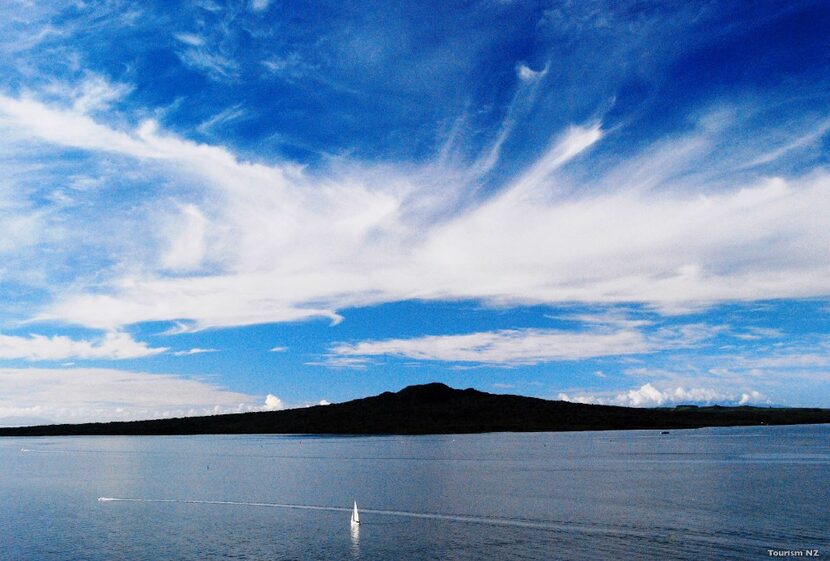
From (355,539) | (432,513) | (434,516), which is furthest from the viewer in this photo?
(432,513)

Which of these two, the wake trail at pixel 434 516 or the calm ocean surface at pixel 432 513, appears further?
the wake trail at pixel 434 516

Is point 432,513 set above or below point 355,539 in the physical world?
above

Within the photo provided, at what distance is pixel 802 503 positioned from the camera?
188 ft

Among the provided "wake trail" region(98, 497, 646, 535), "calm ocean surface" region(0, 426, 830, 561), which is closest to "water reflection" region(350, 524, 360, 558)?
"calm ocean surface" region(0, 426, 830, 561)

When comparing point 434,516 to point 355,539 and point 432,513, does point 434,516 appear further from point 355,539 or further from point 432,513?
point 355,539

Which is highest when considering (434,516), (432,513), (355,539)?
(432,513)

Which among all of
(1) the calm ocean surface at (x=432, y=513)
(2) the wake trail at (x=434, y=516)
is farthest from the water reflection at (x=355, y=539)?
(2) the wake trail at (x=434, y=516)

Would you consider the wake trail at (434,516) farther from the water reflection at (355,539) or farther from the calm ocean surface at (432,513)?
the water reflection at (355,539)

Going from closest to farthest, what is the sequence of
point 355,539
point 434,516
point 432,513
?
point 355,539 < point 434,516 < point 432,513

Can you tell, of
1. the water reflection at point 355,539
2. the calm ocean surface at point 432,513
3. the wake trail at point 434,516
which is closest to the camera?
the water reflection at point 355,539

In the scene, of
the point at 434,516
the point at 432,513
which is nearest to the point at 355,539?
the point at 434,516

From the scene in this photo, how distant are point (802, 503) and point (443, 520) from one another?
29.1 metres

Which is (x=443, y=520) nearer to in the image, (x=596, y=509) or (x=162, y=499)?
(x=596, y=509)

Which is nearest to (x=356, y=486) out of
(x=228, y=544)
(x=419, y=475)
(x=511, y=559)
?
(x=419, y=475)
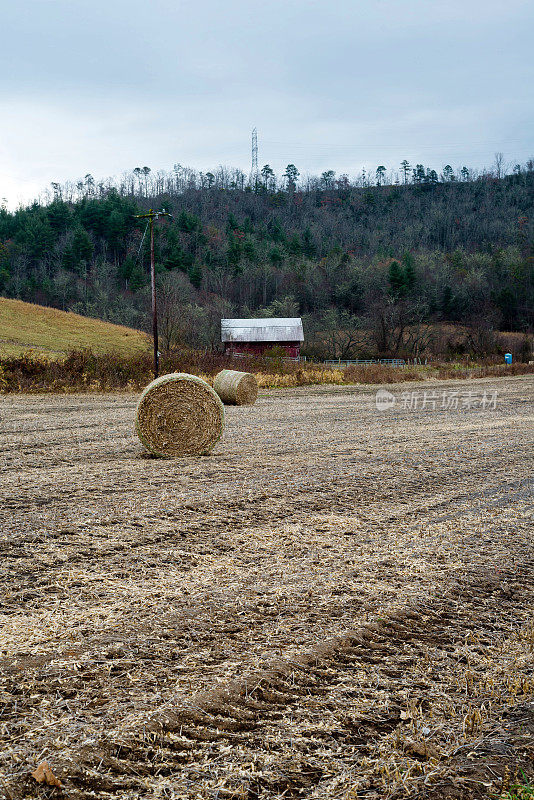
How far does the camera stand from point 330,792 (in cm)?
239

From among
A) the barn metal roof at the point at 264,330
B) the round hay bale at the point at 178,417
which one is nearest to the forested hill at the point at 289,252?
the barn metal roof at the point at 264,330

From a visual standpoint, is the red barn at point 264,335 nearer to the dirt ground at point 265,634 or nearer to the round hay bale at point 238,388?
the round hay bale at point 238,388

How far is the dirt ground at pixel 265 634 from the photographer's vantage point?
254cm

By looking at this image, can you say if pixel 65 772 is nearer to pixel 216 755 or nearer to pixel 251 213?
pixel 216 755

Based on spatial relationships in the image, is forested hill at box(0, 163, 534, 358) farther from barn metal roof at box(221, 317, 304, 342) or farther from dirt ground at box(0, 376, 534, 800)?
dirt ground at box(0, 376, 534, 800)

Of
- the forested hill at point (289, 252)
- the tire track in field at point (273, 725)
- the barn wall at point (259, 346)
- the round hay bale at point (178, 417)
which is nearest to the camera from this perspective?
the tire track in field at point (273, 725)

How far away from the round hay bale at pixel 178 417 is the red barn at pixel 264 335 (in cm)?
4350

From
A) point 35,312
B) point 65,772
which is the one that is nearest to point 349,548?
point 65,772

## PROBLEM DETAILS
Rewrite the lines from the one containing "By looking at" through the last line above as a Markdown table with the columns Row and Line, numbering each row and leaving out blank lines.

## FINAL ANSWER
| Row | Line |
|---|---|
| 1 | By looking at this image, can you say if pixel 65 772 is nearer to pixel 216 755 or nearer to pixel 251 213? |
| 2 | pixel 216 755 |
| 3 | Based on spatial relationships in the image, is forested hill at box(0, 163, 534, 358) farther from barn metal roof at box(221, 317, 304, 342) or farther from dirt ground at box(0, 376, 534, 800)? |
| 4 | dirt ground at box(0, 376, 534, 800) |
| 5 | Of |
| 6 | - the forested hill at point (289, 252) |
| 7 | - the tire track in field at point (273, 725) |
| 8 | - the barn wall at point (259, 346) |
| 9 | - the round hay bale at point (178, 417) |
| 10 | which is nearest to the camera from this perspective? |
| 11 | the tire track in field at point (273, 725) |
| 12 | How far away from the round hay bale at pixel 178 417 is the red barn at pixel 264 335 (in cm)? |
| 13 | 4350 |
| 14 | From |
| 15 | A) point 35,312 |
| 16 | B) point 65,772 |
| 17 | which is the one that is nearest to point 349,548? |
| 18 | point 65,772 |